WHAT TO DO => According to the biography of Edward M. Chen below, which organization hired him as a staff attorney in September 1985?

TEXT BLOCK =>
************
Judge of the United States District Court for the Northern District of California
- In office May 12, 2011 – May 17, 2022
- Appointed by: Barack Obama
- Preceded by: Martin Jenkins
- Succeeded by: Rita F. Lin

Magistrate Judge of the United States District Court for the Northern District of California
- In office 2001 – May 12, 2011

Personal details
- Born: Edward Milton Chen January 20, 1953 (age 73) Oakland, California, U.S.
- Education: University of California, Berkeley (BA, JD)

Chinese name
- Traditional Chinese: 鄭一芳
- Simplified Chinese: 郑一芳

Standard Mandarin
- Hanyu Pinyin: Zhèng Yīfāng

Yue: Cantonese
- Jyutping: Zeng^{6} Jat^{1} Fong^{1}

= Edward M. Chen =

American federal judge (born 1953)

Edward Milton Chen (born January 20, 1953) is an American lawyer and jurist serving as a senior United States district judge of the U.S. District Court for the Northern District of California. He was appointed in 2011 by President Barack Obama. He previously served as a United States magistrate judge of the same court from 2001 to 2011.

== Early life and education ==

Born and raised in Oakland, California, Chen earned a bachelor's degree in 1975 from the University of California, Berkeley and a Juris Doctor from UC Berkeley School of Law in 1979.

== Career ==
After graduating law school, Chen clerked for Judge Charles Byron Renfrew of the United States District Court for the Northern District of California from June 1979 to April 1980 and Judge James R. Browning of the United States Court of Appeals for the Ninth Circuit from June 1981 to June 1982.

From 1982 until 1985, Chen served as an associate at the San Francisco law firm of Coblentz, Cahen, McCabe & Breyer. In September 1985, Chen became a staff attorney for the American Civil Liberties Union, specializing in language discrimination cases. He held that post until April 2001, when the judges on the United States District Court for the Northern District of California named Chen to an eight-year term as a
United States magistrate judge.
************
Recorded data =>
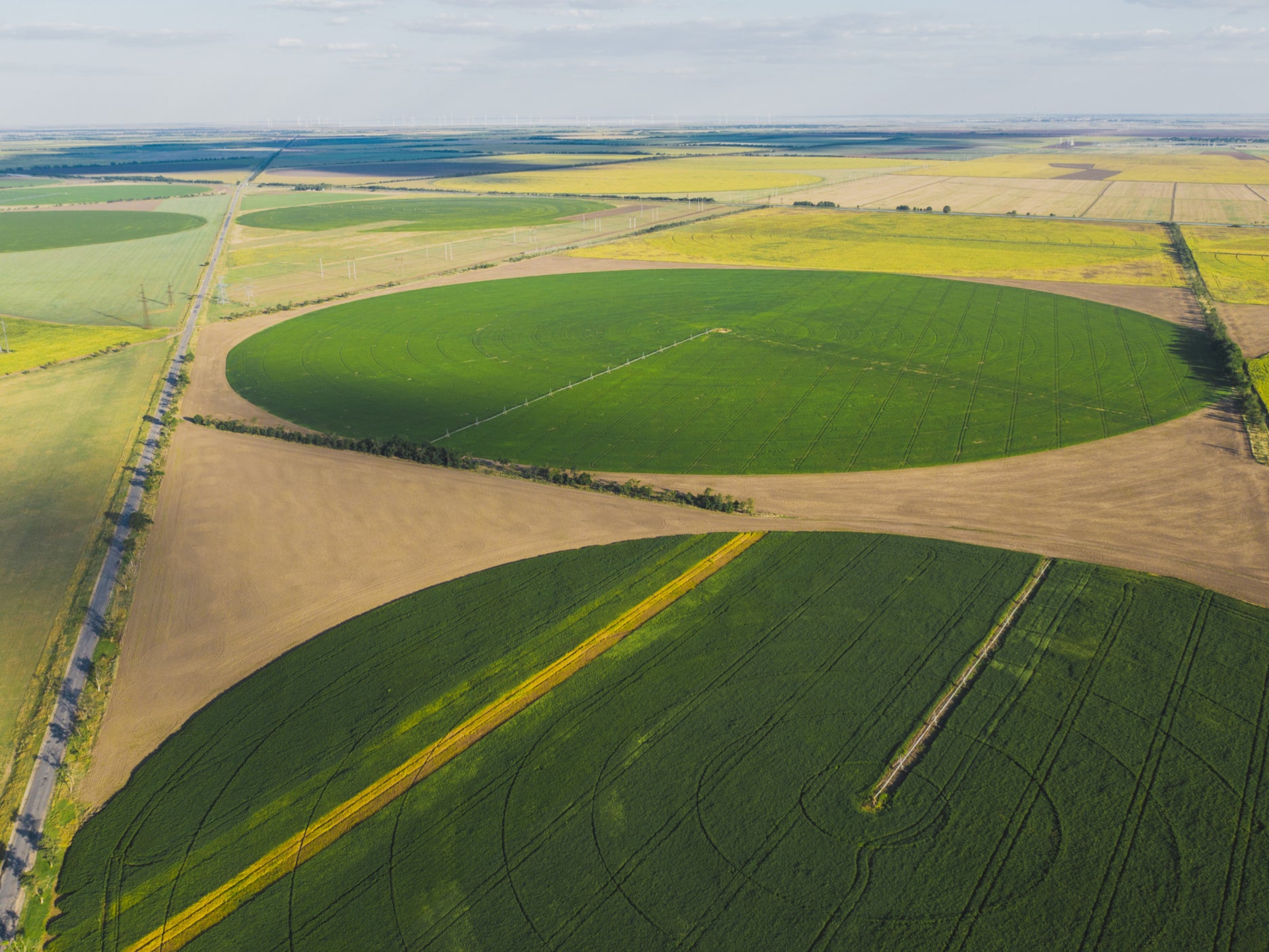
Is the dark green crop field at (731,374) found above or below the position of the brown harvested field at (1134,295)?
above

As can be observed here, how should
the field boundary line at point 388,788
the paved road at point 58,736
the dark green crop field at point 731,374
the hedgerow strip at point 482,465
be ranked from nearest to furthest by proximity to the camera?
the field boundary line at point 388,788
the paved road at point 58,736
the hedgerow strip at point 482,465
the dark green crop field at point 731,374

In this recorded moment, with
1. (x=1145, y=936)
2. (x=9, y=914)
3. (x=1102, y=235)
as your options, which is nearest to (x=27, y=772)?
(x=9, y=914)

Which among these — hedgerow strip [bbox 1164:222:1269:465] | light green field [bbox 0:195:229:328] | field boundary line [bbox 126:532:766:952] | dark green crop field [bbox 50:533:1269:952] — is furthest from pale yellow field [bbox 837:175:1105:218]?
field boundary line [bbox 126:532:766:952]

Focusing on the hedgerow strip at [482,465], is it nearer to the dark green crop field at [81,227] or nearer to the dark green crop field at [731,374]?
the dark green crop field at [731,374]

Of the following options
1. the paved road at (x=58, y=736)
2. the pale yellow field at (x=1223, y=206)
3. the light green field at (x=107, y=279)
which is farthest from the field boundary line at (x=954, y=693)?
the pale yellow field at (x=1223, y=206)

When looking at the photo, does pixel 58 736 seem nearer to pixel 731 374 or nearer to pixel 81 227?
pixel 731 374

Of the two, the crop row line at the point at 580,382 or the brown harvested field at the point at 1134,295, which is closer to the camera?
the crop row line at the point at 580,382

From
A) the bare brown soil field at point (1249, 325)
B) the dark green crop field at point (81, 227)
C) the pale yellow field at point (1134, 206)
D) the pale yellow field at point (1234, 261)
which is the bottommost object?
the bare brown soil field at point (1249, 325)

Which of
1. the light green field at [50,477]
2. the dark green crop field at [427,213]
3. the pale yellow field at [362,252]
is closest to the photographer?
the light green field at [50,477]
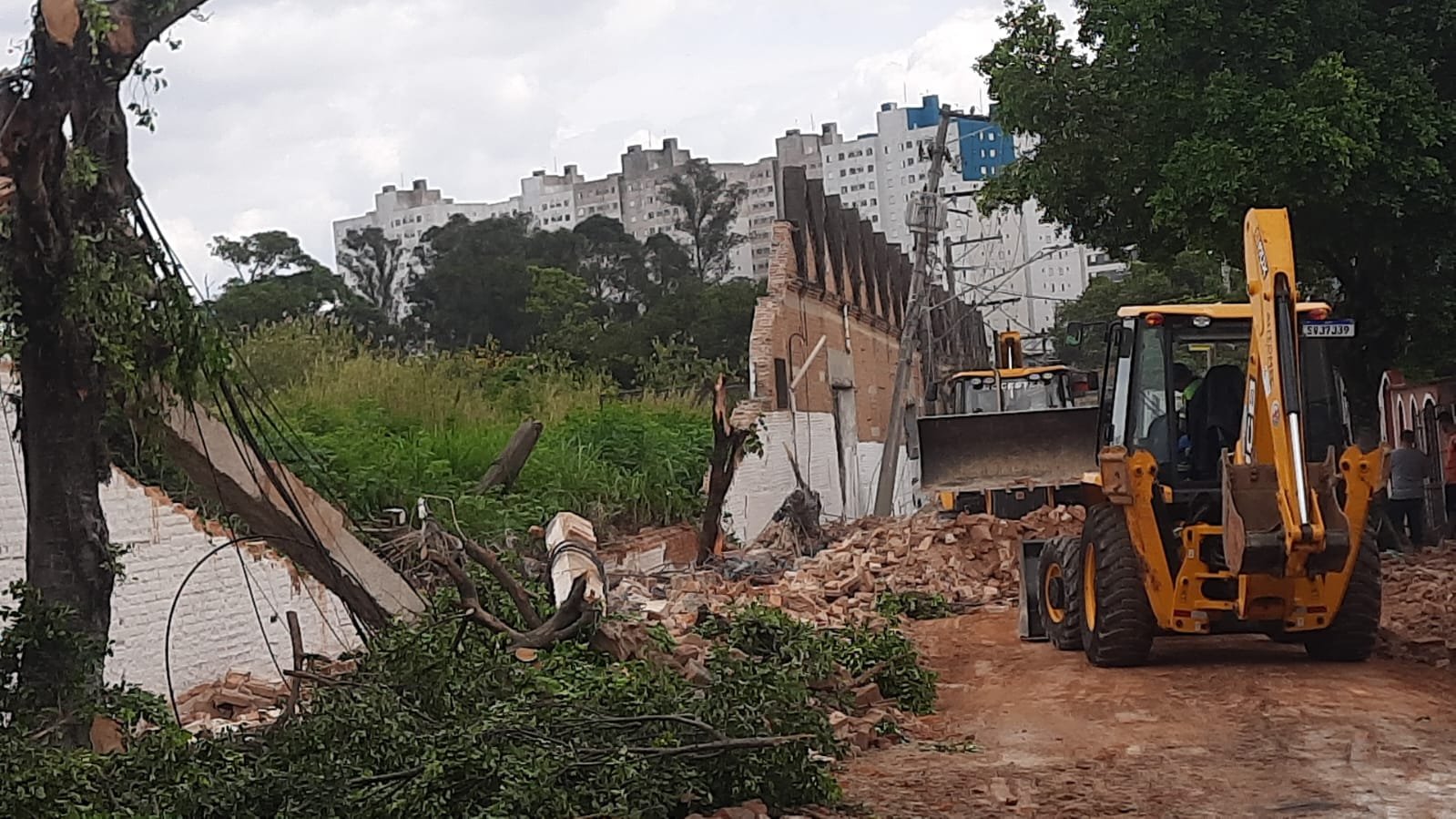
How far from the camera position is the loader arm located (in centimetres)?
942

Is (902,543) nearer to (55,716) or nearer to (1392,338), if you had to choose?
(1392,338)

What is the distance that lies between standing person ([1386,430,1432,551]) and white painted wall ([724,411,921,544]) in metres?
5.67

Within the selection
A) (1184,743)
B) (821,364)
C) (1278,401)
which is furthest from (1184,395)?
(821,364)

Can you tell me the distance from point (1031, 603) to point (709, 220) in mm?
59704

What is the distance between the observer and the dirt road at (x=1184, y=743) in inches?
285

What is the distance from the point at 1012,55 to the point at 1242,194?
143 inches

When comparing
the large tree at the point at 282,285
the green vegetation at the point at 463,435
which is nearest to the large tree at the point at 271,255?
the large tree at the point at 282,285

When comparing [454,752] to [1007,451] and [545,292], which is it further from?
[545,292]

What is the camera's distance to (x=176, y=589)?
11.1m

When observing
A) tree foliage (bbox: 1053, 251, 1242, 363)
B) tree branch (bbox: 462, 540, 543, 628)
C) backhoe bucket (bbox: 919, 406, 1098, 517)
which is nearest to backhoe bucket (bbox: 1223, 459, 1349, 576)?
tree branch (bbox: 462, 540, 543, 628)

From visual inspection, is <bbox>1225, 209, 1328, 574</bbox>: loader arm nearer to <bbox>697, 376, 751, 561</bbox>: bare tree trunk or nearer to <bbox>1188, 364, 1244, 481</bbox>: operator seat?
<bbox>1188, 364, 1244, 481</bbox>: operator seat

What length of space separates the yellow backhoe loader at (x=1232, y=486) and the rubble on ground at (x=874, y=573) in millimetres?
4019

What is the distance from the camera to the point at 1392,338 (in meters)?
17.1

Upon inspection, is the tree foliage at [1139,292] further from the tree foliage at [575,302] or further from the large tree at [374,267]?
the large tree at [374,267]
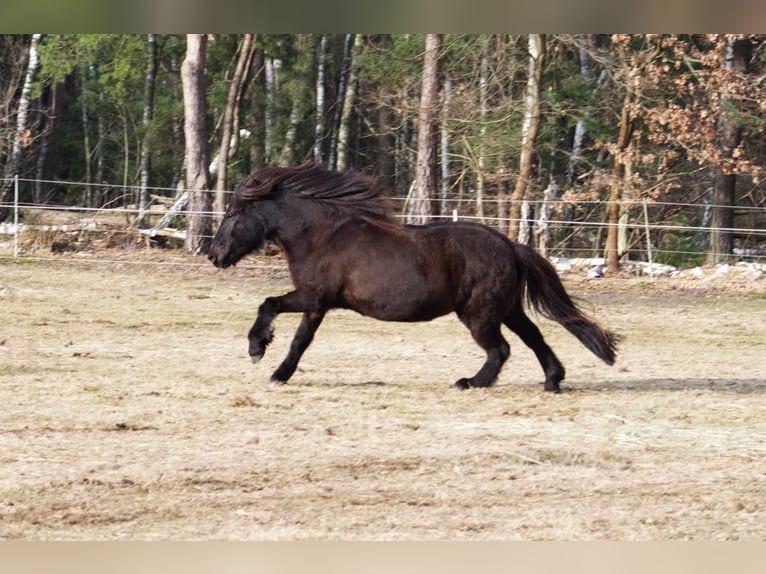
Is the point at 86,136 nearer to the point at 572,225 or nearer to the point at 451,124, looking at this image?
the point at 451,124

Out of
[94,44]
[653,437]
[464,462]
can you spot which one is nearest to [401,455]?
[464,462]

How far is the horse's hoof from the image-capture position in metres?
8.80

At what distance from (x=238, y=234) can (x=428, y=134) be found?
11985 mm

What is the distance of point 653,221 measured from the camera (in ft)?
73.3

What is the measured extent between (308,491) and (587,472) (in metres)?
1.57

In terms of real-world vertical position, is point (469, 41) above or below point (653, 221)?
************
SOLUTION BELOW => The American Civil Liberties Union.